### Material for this exercise

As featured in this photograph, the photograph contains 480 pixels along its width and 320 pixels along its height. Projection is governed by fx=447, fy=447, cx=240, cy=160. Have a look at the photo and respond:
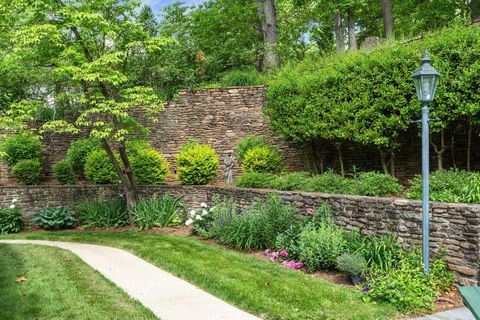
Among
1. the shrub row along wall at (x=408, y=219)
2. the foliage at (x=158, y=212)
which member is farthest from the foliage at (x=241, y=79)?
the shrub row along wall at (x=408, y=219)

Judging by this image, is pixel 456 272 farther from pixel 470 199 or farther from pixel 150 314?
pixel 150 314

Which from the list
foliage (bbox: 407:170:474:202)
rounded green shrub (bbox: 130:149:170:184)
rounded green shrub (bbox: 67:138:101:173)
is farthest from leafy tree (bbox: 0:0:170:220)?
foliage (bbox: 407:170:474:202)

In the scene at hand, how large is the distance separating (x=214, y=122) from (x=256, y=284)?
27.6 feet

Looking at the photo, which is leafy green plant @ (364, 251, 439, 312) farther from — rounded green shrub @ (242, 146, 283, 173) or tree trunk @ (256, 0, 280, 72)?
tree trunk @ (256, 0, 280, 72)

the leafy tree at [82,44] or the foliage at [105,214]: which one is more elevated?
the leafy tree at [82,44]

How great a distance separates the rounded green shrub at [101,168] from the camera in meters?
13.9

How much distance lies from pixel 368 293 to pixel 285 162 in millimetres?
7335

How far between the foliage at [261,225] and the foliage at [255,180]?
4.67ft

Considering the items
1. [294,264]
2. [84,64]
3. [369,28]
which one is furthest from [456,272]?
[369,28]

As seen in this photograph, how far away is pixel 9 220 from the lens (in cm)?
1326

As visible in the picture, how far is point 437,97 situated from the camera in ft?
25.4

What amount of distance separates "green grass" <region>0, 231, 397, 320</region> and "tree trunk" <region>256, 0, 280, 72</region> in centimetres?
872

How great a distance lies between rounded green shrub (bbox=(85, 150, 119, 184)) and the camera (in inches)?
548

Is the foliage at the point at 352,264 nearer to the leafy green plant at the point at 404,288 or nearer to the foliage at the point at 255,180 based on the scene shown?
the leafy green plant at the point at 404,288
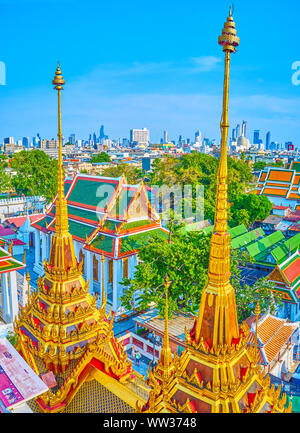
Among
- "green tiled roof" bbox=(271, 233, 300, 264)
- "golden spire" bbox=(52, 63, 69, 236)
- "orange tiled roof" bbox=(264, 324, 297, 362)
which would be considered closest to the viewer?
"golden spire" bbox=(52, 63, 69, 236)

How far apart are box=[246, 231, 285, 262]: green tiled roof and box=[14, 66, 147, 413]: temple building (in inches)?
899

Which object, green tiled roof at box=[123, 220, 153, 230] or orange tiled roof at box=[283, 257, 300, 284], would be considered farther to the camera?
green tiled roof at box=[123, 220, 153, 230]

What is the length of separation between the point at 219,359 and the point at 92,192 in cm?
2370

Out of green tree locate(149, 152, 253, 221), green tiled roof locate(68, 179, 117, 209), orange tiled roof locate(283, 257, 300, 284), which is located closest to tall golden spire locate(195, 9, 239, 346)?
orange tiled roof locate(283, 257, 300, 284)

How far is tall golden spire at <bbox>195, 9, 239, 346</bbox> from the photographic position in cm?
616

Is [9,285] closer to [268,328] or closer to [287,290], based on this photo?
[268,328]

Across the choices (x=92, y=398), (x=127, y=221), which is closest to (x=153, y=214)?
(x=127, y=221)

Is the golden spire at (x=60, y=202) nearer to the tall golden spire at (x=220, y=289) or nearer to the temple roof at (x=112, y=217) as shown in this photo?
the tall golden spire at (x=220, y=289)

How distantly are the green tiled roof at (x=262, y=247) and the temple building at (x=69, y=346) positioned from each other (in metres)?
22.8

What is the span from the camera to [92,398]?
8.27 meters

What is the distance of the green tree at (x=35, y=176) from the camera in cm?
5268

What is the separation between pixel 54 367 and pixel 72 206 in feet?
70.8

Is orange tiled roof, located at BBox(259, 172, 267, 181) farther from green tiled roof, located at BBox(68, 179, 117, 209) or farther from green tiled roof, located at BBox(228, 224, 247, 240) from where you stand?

### Request
Rewrite the whole listing with "camera" changed to "viewer" everywhere and nothing else altered. Leave the pictures out.

### Result of this exercise
As featured in this photograph, the photograph contains 480 pixels along its width and 320 pixels along its height. Projection is governed by fx=447, fy=447, cx=240, cy=160. Have a look at the photo and respond:
Among
1. the shrub row along wall at (x=408, y=219)
2. the foliage at (x=158, y=212)
which member is farthest from the foliage at (x=241, y=79)?
the shrub row along wall at (x=408, y=219)

Judging by this image, is pixel 456 272 farther from pixel 470 199 or farther from pixel 150 314?
pixel 150 314

Which from the list
foliage (bbox: 407:170:474:202)
rounded green shrub (bbox: 130:149:170:184)
rounded green shrub (bbox: 67:138:101:173)
is farthest from leafy tree (bbox: 0:0:170:220)?
foliage (bbox: 407:170:474:202)

In the scene at hand, how large is the distance separating (x=214, y=122) from (x=256, y=284)?
27.6 feet

Looking at the photo, which is leafy green plant @ (364, 251, 439, 312) farther from — rounded green shrub @ (242, 146, 283, 173) or tree trunk @ (256, 0, 280, 72)?
tree trunk @ (256, 0, 280, 72)

the leafy tree at [82,44] or the foliage at [105,214]: which one is more elevated?
the leafy tree at [82,44]

How great a distance separates the rounded green shrub at [101,168] from the viewer in meters?
13.9

How much distance lies from pixel 368 293 to pixel 285 162 in millimetres?
7335

How far between the foliage at [261,225] and the foliage at [255,180]?
4.67ft

Considering the items
1. [294,264]
2. [84,64]
3. [369,28]
which one is furthest from [456,272]?
[369,28]

As seen in this photograph, how far away is pixel 9 220 from the lens (in cm)?
1326

As visible in the picture, how far is point 437,97 situated from the viewer in ft?
25.4

What amount of distance separates "green grass" <region>0, 231, 397, 320</region> and "tree trunk" <region>256, 0, 280, 72</region> in centimetres?
872

How great a distance lies between rounded green shrub (bbox=(85, 150, 119, 184)) and the viewer (in inches)?
548

Is the foliage at the point at 352,264 nearer to the leafy green plant at the point at 404,288 or nearer to the foliage at the point at 255,180 based on the scene shown?
the leafy green plant at the point at 404,288
Among
- "green tiled roof" bbox=(271, 233, 300, 264)
- "golden spire" bbox=(52, 63, 69, 236)
- "orange tiled roof" bbox=(264, 324, 297, 362)
which would be considered closest to the viewer?
"golden spire" bbox=(52, 63, 69, 236)

How far apart are box=[246, 231, 285, 262]: green tiled roof and box=[14, 66, 147, 413]: temple building (in inches)?
899

Which object, green tiled roof at box=[123, 220, 153, 230] or orange tiled roof at box=[283, 257, 300, 284], would be considered farther to the viewer?
green tiled roof at box=[123, 220, 153, 230]

What is the length of separation between the point at 219,359 and the point at 92,192 in cm?
2370

Out of green tree locate(149, 152, 253, 221), green tiled roof locate(68, 179, 117, 209), orange tiled roof locate(283, 257, 300, 284), which is located closest to tall golden spire locate(195, 9, 239, 346)?
orange tiled roof locate(283, 257, 300, 284)

How far is tall golden spire at <bbox>195, 9, 239, 346</bbox> from the photographic position in cm?
616

Is [9,285] closer to [268,328] or closer to [287,290], based on this photo?
[268,328]

Across the choices (x=92, y=398), (x=127, y=221), which is closest to (x=153, y=214)?
(x=127, y=221)

Is the golden spire at (x=60, y=202) nearer to the tall golden spire at (x=220, y=289) or nearer to the temple roof at (x=112, y=217) as shown in this photo?
the tall golden spire at (x=220, y=289)

How distantly are the green tiled roof at (x=262, y=247) and the temple building at (x=69, y=346) positioned from each other (in metres)?
22.8

What is the span from the viewer to [92,398]?
8.27 meters

What is the distance of the green tree at (x=35, y=176) from the viewer in cm?
5268

What is the separation between pixel 54 367 and pixel 72 206 in feet?
70.8

Is orange tiled roof, located at BBox(259, 172, 267, 181) farther from green tiled roof, located at BBox(68, 179, 117, 209) or farther from green tiled roof, located at BBox(228, 224, 247, 240) from where you stand?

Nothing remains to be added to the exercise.